- [Given instruction]
Transcribe the material word for word, but without the images.

═════ Given records

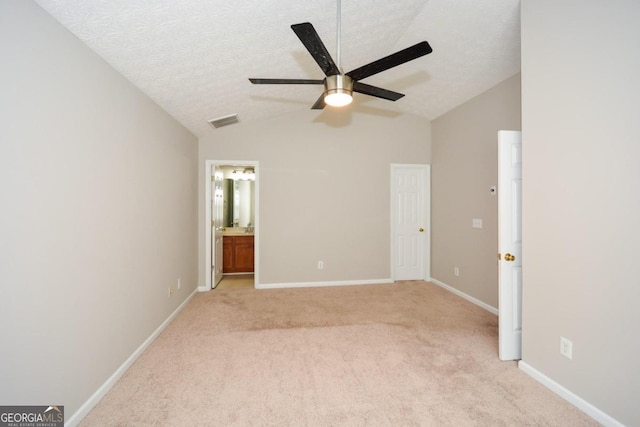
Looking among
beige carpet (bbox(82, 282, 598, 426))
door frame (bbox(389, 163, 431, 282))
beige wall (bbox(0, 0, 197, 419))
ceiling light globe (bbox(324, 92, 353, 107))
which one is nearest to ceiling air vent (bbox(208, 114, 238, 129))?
beige wall (bbox(0, 0, 197, 419))

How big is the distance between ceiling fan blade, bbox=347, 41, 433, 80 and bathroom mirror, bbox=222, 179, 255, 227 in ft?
15.2

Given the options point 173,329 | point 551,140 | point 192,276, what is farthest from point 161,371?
point 551,140

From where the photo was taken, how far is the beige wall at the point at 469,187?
3352mm

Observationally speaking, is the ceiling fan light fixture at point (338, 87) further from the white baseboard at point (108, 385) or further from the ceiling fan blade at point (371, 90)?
the white baseboard at point (108, 385)

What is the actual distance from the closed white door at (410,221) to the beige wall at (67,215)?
3.69 meters

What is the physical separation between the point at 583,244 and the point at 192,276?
171 inches

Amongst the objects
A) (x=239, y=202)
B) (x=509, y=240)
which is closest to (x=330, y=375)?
(x=509, y=240)

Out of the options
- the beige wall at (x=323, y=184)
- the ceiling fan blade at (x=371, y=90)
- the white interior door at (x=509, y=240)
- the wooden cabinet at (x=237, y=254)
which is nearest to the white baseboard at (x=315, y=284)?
the beige wall at (x=323, y=184)

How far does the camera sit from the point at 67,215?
1.60m

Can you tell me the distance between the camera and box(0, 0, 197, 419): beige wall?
4.17ft

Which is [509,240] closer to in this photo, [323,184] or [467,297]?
[467,297]

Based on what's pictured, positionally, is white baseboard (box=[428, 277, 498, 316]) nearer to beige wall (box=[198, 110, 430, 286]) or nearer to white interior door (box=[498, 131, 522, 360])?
beige wall (box=[198, 110, 430, 286])

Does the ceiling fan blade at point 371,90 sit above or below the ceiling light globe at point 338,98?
above

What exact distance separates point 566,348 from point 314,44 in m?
2.60
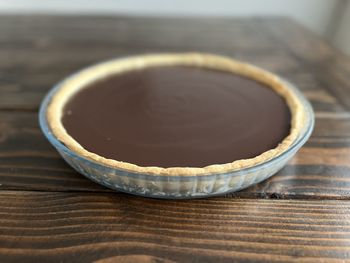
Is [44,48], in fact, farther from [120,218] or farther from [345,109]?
[345,109]

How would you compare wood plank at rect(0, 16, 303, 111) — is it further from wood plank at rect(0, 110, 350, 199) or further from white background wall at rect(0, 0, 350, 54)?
white background wall at rect(0, 0, 350, 54)

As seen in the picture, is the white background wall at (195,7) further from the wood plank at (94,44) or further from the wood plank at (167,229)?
the wood plank at (167,229)

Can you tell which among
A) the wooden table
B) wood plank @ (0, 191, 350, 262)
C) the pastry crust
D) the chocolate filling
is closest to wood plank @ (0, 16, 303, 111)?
the wooden table

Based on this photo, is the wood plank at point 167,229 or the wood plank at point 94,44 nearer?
the wood plank at point 167,229

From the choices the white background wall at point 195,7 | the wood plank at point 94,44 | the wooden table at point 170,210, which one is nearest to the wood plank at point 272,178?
the wooden table at point 170,210

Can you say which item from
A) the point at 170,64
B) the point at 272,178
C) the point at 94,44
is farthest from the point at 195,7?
the point at 272,178

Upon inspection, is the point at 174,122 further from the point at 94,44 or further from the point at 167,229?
the point at 94,44

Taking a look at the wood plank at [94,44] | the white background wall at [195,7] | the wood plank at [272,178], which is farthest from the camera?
the white background wall at [195,7]
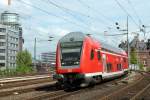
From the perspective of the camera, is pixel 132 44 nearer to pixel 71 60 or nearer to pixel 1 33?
pixel 1 33

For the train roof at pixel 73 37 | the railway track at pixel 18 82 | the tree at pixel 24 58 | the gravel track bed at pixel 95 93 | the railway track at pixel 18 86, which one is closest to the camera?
the gravel track bed at pixel 95 93

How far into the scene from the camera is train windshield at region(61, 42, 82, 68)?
2326 centimetres

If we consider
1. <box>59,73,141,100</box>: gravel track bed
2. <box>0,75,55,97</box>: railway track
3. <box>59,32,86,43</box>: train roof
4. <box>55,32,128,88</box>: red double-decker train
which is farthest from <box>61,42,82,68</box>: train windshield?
<box>0,75,55,97</box>: railway track

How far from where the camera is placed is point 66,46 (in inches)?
944

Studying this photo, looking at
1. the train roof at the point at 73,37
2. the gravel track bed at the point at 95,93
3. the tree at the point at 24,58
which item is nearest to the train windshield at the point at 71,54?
the train roof at the point at 73,37

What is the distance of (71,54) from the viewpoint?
76.8 ft

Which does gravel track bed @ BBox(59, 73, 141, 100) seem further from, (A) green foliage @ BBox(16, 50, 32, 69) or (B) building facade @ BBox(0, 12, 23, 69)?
(B) building facade @ BBox(0, 12, 23, 69)

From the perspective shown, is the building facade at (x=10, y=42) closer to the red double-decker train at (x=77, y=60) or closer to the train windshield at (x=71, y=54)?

══════════

- [Output below]
Looking among
beige carpet (bbox(82, 282, 598, 426))
door frame (bbox(389, 163, 431, 282))
beige wall (bbox(0, 0, 197, 419))
ceiling light globe (bbox(324, 92, 353, 107))
which one is nearest to ceiling air vent (bbox(208, 114, 238, 129))?
beige wall (bbox(0, 0, 197, 419))

How big is the distance between ceiling fan blade, bbox=347, 41, 433, 80 and bathroom mirror, bbox=222, 179, 255, 227 in ft?
15.2

Given the options point 173,329 | point 551,140 | point 192,276, what is farthest from point 161,371?
point 551,140

From where the photo was taken, how far is the beige wall at the point at 469,187?
3352mm

Observationally speaking, is the ceiling fan light fixture at point (338, 87) further from the white baseboard at point (108, 385) or further from the ceiling fan blade at point (371, 90)?
the white baseboard at point (108, 385)

What is the actual distance from the closed white door at (410,221) to the beige wall at (67,215)?
3.69 meters

What is the physical separation between the point at 583,244 and the point at 192,276?
171 inches

Amongst the objects
A) (x=239, y=202)
B) (x=509, y=240)
which is closest to (x=330, y=375)?
(x=509, y=240)

Out of the options
- the beige wall at (x=323, y=184)
- the ceiling fan blade at (x=371, y=90)
- the white interior door at (x=509, y=240)
- the wooden cabinet at (x=237, y=254)
which is nearest to the white baseboard at (x=315, y=284)?
the beige wall at (x=323, y=184)

How far does the camera sit from the point at 67,215?
1.60m

Can you tell me the distance between the camera and box(0, 0, 197, 419): beige wall?
4.17ft

Which is [509,240] closer to in this photo, [323,184] or [467,297]?
[467,297]

Based on what's pictured, positionally, is white baseboard (box=[428, 277, 498, 316]) nearer to beige wall (box=[198, 110, 430, 286]) or nearer to white interior door (box=[498, 131, 522, 360])?
beige wall (box=[198, 110, 430, 286])

Does the ceiling fan blade at point 371,90 sit above or below the ceiling light globe at point 338,98?
above

What exact distance separates point 566,348 from point 314,44 in m?
2.60
Is [44,48], in fact, farther from [120,218] or farther from [345,109]?
[345,109]

How would you compare wood plank at rect(0, 16, 303, 111) — is it further from wood plank at rect(0, 110, 350, 199) or further from white background wall at rect(0, 0, 350, 54)?
white background wall at rect(0, 0, 350, 54)

As seen in the picture, is the white background wall at (195,7) further from the wood plank at (94,44) or further from the wood plank at (167,229)?
the wood plank at (167,229)

Can you tell which among
A) the wooden table
B) wood plank @ (0, 191, 350, 262)
C) the pastry crust
D) the chocolate filling
is closest to wood plank @ (0, 16, 303, 111)?
the wooden table

Based on this photo, is the wood plank at point 167,229 or the wood plank at point 94,44 nearer?
the wood plank at point 167,229

From the choices the white background wall at point 195,7 | the wood plank at point 94,44 | the wooden table at point 170,210, which one is nearest to the wood plank at point 272,178?
the wooden table at point 170,210

Can you say which item from
A) the point at 170,64
B) the point at 272,178
C) the point at 94,44
is farthest from the point at 195,7?
the point at 272,178

Upon inspection, is the point at 174,122 further from the point at 94,44 or further from the point at 167,229?
the point at 94,44

Taking a look at the wood plank at [94,44] | the white background wall at [195,7] | the wood plank at [272,178], which is farthest from the camera?
the white background wall at [195,7]
From the perspective of the camera, is pixel 132 44 nearer to pixel 71 60 or nearer to pixel 1 33?
pixel 1 33

For the train roof at pixel 73 37 | the railway track at pixel 18 82 | the tree at pixel 24 58 | the gravel track bed at pixel 95 93 | the railway track at pixel 18 86, which one is closest to the camera?
the gravel track bed at pixel 95 93

How far into the scene from the camera is train windshield at region(61, 42, 82, 68)?
2326 centimetres

If we consider
1. <box>59,73,141,100</box>: gravel track bed
2. <box>0,75,55,97</box>: railway track
3. <box>59,32,86,43</box>: train roof
4. <box>55,32,128,88</box>: red double-decker train
which is farthest from <box>61,42,82,68</box>: train windshield?
<box>0,75,55,97</box>: railway track

How far from where the camera is placed is point 66,46 (in inches)?
944

Studying this photo, looking at
1. the train roof at the point at 73,37
2. the gravel track bed at the point at 95,93
3. the tree at the point at 24,58
which item is nearest to the train windshield at the point at 71,54?
the train roof at the point at 73,37

What is the distance of (71,54) from the viewpoint?
76.8 ft

Which does gravel track bed @ BBox(59, 73, 141, 100) seem further from, (A) green foliage @ BBox(16, 50, 32, 69) or (B) building facade @ BBox(0, 12, 23, 69)?
(B) building facade @ BBox(0, 12, 23, 69)

From the perspective shown, is the building facade at (x=10, y=42) closer to the red double-decker train at (x=77, y=60) or closer to the train windshield at (x=71, y=54)?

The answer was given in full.